Dataset records:
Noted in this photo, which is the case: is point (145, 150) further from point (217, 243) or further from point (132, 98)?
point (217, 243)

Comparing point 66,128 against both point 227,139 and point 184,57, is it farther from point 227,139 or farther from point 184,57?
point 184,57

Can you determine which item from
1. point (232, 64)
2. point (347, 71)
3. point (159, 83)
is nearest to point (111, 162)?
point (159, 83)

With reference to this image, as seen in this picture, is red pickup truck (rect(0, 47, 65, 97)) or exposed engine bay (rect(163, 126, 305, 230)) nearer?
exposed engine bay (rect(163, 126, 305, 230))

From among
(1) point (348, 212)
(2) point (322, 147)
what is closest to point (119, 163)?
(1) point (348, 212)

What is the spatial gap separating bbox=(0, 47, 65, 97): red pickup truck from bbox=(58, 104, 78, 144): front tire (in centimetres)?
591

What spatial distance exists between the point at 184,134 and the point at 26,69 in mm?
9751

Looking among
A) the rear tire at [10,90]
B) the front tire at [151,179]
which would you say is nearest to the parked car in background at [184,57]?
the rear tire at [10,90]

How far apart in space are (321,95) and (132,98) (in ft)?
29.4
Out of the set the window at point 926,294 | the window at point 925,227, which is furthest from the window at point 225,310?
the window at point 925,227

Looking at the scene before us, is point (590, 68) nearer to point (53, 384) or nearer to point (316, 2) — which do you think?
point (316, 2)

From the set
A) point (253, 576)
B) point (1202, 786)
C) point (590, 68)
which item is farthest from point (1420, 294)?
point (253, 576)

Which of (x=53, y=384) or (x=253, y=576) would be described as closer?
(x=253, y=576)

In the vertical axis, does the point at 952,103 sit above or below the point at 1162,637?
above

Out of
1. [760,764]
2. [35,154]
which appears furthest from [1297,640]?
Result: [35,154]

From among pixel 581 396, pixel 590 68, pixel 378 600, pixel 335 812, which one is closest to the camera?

### Requirements
Rewrite the items above with every "nearest" changed to "closest", leaving everything else the same.

### Exercise response
Noted in this photo, which is the case: is point (145, 150) further from point (217, 243) or further from point (132, 98)?
point (217, 243)

Comparing point 66,128 against both point 227,139 and point 184,57, is it farther from point 227,139 or farther from point 184,57?
point 184,57

Can you determine which item from
1. point (232, 64)
2. point (347, 71)
3. point (159, 83)
is closest to point (111, 162)?
point (159, 83)

With reference to this image, as seen in this picture, is red pickup truck (rect(0, 47, 65, 97)) or exposed engine bay (rect(163, 126, 305, 230)) nearer?
exposed engine bay (rect(163, 126, 305, 230))

From among
(1) point (348, 212)
(2) point (322, 147)
what is closest to point (119, 163)?
(1) point (348, 212)

What is the spatial gap separating bbox=(0, 47, 65, 97): red pickup truck from bbox=(58, 104, 78, 144): front tire (in centimetres)?
591

What spatial distance exists between the point at 184,134 and the point at 26,69 in mm?
9751

Looking among
A) the rear tire at [10,90]
B) the front tire at [151,179]
which would you say is closest to the parked car in background at [184,57]?
the rear tire at [10,90]

How far apart in space are (321,95) and (132,98) (in ft)?
29.4
Out of the set the window at point 926,294 | the window at point 925,227, which is furthest from the window at point 225,310?
the window at point 925,227

Looking at the scene before us, is point (590, 68) nearer to point (53, 384) or nearer to point (316, 2) — which do you think?
point (316, 2)

From the set
A) point (253, 576)
B) point (1202, 786)
C) point (590, 68)
which item is farthest from point (1420, 294)?
point (253, 576)

Which of (x=53, y=384) or (x=253, y=576) would be described as closer?
(x=253, y=576)

In the vertical axis, does the point at 952,103 sit above or below the point at 1162,637?
above

Out of
1. [760,764]
2. [35,154]
which appears furthest from [1297,640]?
Result: [35,154]

From among pixel 581 396, pixel 590 68, pixel 378 600, pixel 335 812, which one is closest to the camera?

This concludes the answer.